June 6, 2005 By Sherry Watkins
CUWiN's software runs on NetBSD, an open source operating system that can be customized as needed. Since NetBSD is nonproprietary, the network can function on non-vendor-specific hardware, minimizing costs.
Interested communities can deploy a network using off-the-shelf hardware or legacy equipment deemed obsolete -- nodes can be created using systems with processors as old as an Intel 486 or Pentium I.
"The idea is that you can take those old computers gathering dust in the garage and build a communications infrastructure out of them," Meinrath said.
The system must contain a wireless network interface card (NIC) compatible with CUWiN's software. A list of compatible NICs is offered on CUWiN's Web site, where people can also go to download the software for free and burn it to a CD. The Web site includes easy-to-follow instructions on how to set up a node.
Most of the process is automated.
"The system boots from our software, opening up the operating system, which then sends out beacons to find other nodes nearby. Once it finds them, the node assimilates into the network automatically," Meinrath explained.
Several communities used CUWiN's software to set up wireless networks.
The Center for Neighborhood Technology (CNT), a 27-year-old nonprofit based in Chicago, is working on projects targeting the digital divide throughout the nation. CNT's overall goal is to reduce cost of living and improve conditions of communities and neighborhoods.

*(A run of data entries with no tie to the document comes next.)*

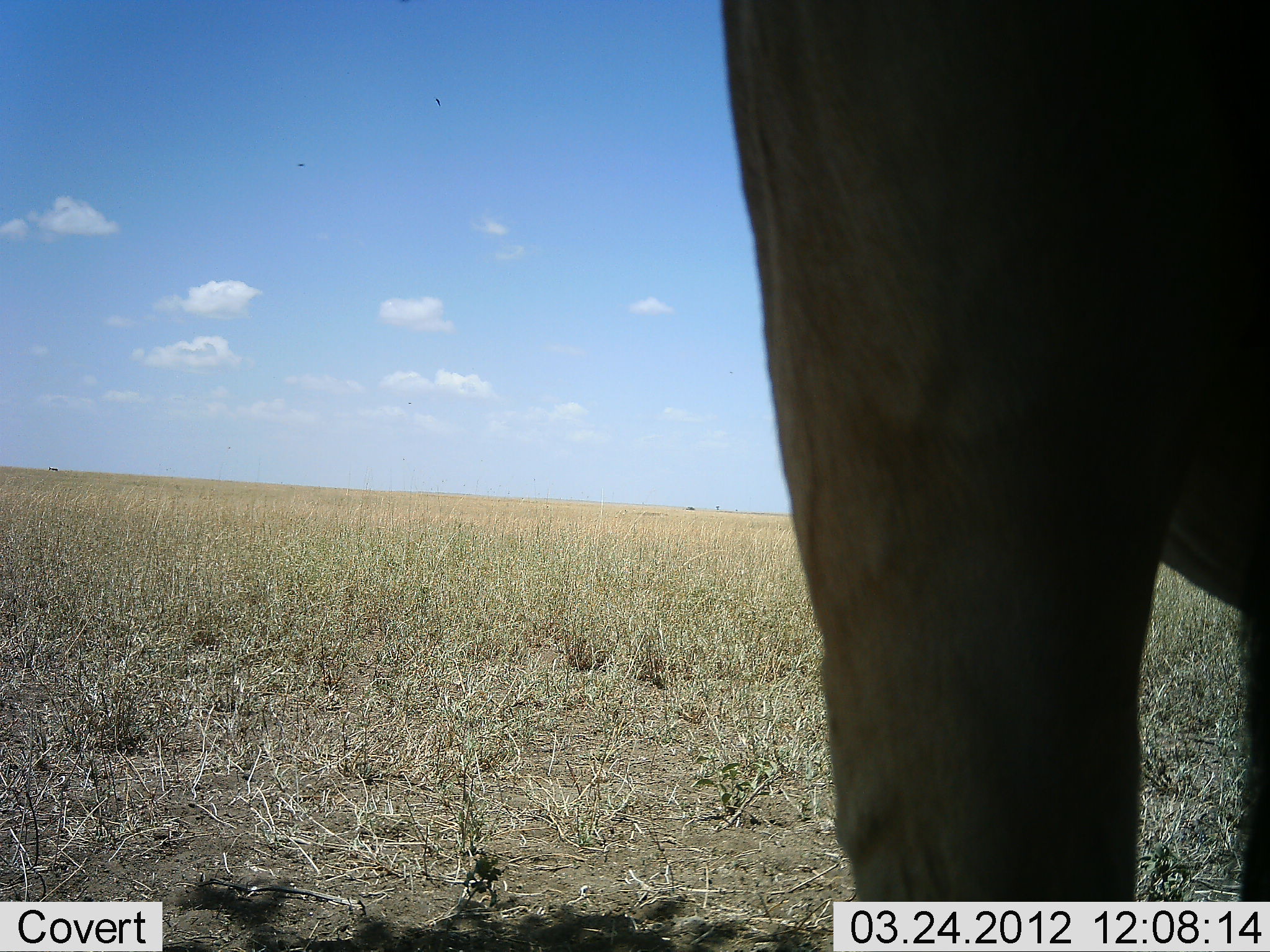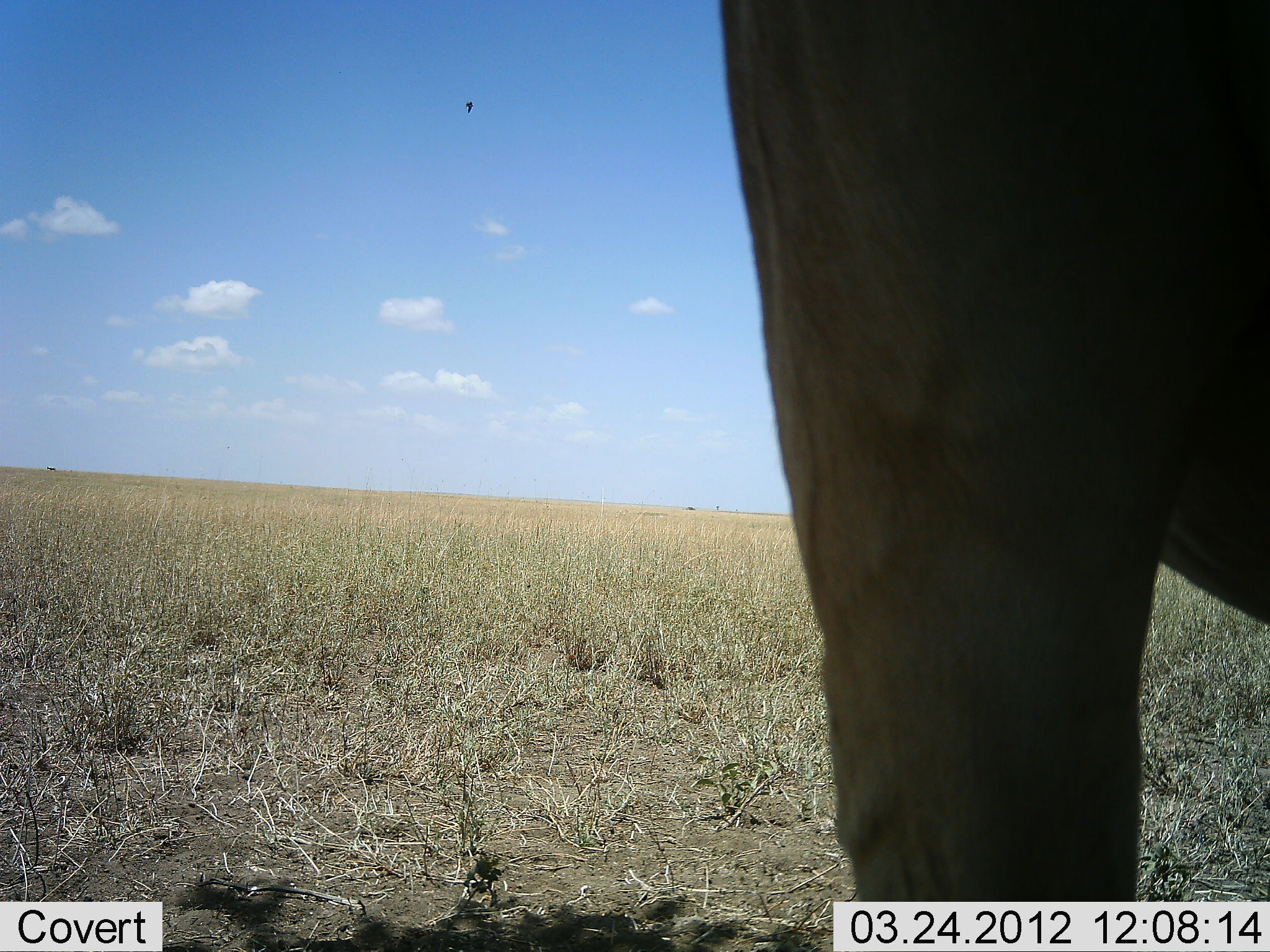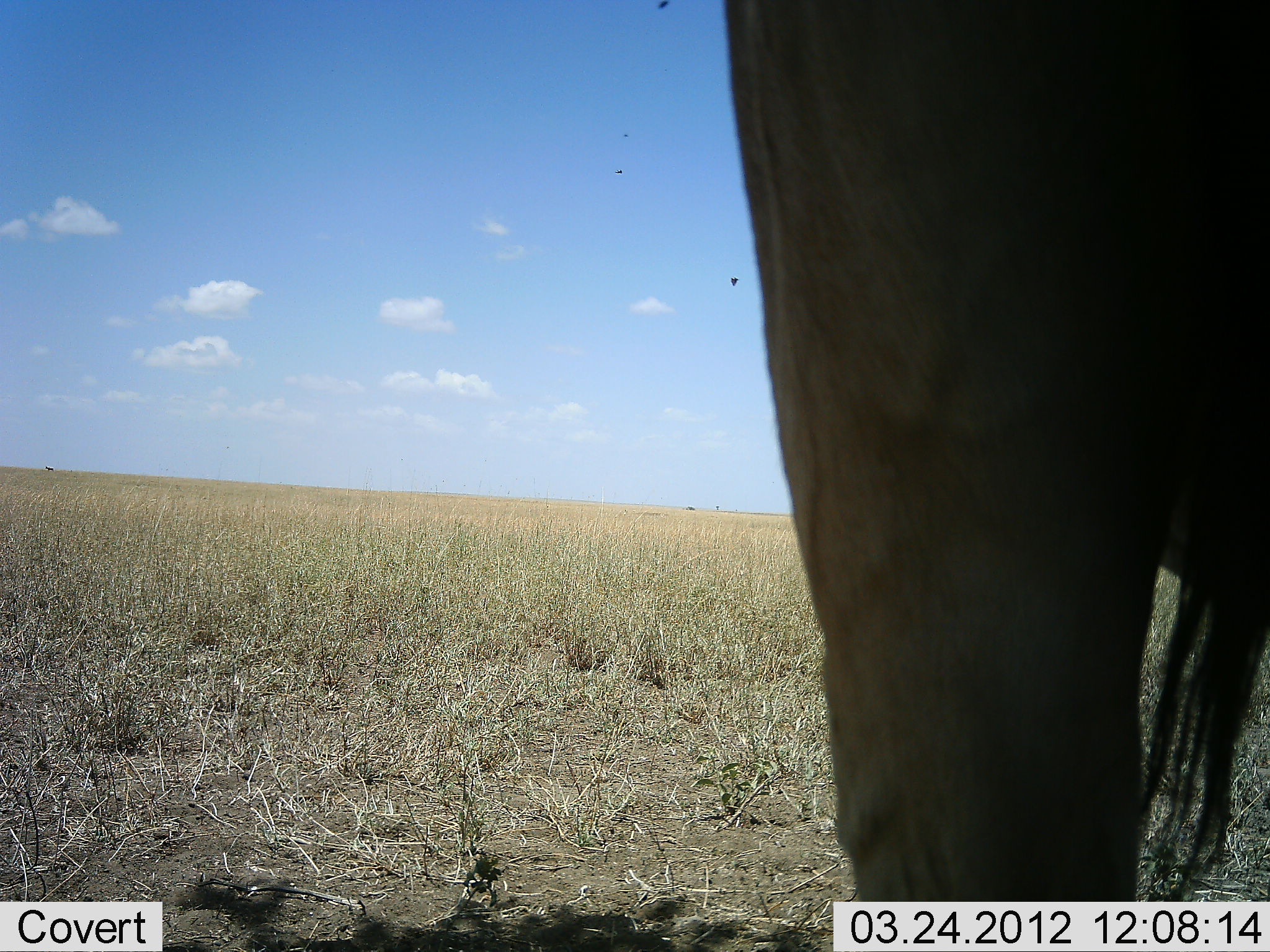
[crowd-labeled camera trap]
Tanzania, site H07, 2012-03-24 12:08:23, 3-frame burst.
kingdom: Animalia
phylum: Chordata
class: Mammalia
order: Artiodactyla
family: Bovidae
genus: Connochaetes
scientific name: Connochaetes taurinus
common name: blue wildebeest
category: wildebeest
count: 1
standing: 100%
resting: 9%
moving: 0%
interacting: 0%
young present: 0%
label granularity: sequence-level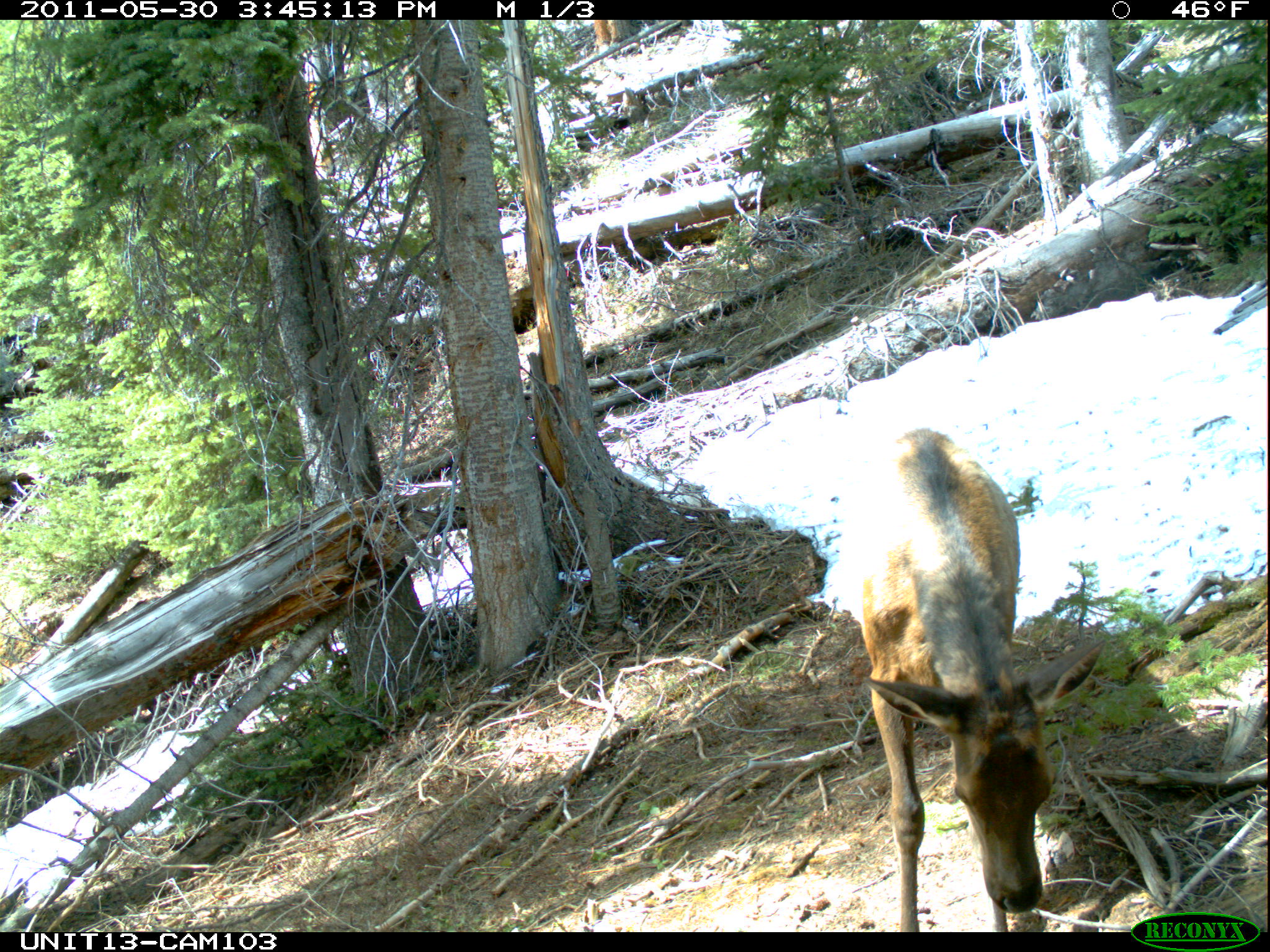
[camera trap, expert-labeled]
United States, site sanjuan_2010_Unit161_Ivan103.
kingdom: Animalia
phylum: Chordata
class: Mammalia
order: Artiodactyla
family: Cervidae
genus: Cervus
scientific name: Cervus elaphus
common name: red deer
Cervus elaphus (red deer).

CNT's Community Wireless Networks project was created to look at how access could be made affordable to communities, said Project Manager Nicole Friedman.
The issue was highlighted by the need for Chicago-area community organizations to use the Neighborhood Early Warning System, a Web-based system that supplies the organizations with up-to-date information, including building occupation status, assessor's data and the building footprint of Chicago and surrounding areas. The purpose is to help communities combat detrimental neighborhood changes and revive areas in need of help.
Friedman said CNT recognized that not everyone had access to the tool, and without that access, community organizations and citizens were left in the dark.
Paul Smith, technology director of CNT's Community Wireless Networks, explained that CNT's original intent was to use existing Wi-Fi hardware to create rooftop-to-rooftop wireless networks. But because Wi-Fi was primarily designed for small, contained networks in locations like coffee shops, hotels and airports, Smith said, the technology wasn't really meant to supply an outdoor network.
"CUWiN solved a lot of the technical hurdles that plagued Wi-Fi technology, and the programmers overcame the limitations inherent in the wireless protocols to make them suitable for large, outdoor LANs and mesh networking environments," he said.
CNT currently uses CUWiN software for multiple projects, including creation of a large communitywide LAN in North Lawndale, an urban community four miles from downtown Chicago. Smith said a number of schools and businesses are already on board, and people in the community are donating their time to help establish the low-cost network.
A Digital Future
This is a unique time in history -- when technology, demand and public policy can all come together to connect people to the Internet for very low cost, Smith said.
"It's one of those opportunities you don't want to see slip by, or become legislated out of existence," he said, noting that getting students online after school hours is especially important. "The natural next step is high-speed access into the home so education doesn't just end at 3:00 when students go home."
Wireless networks can significantly benefit educational institutions, Meinrath added, citing schools that create inexpensive wireless networks so staff and students can communicate, and so parents can access information regarding their children's education as examples.
By creating a modern-day digital party line reminiscent of the party lines that bridged the economic divide in the telephone's early days, CUWiN's software solution and ad hoc mesh networking technology is bridging a new divide and getting people connected for low cost.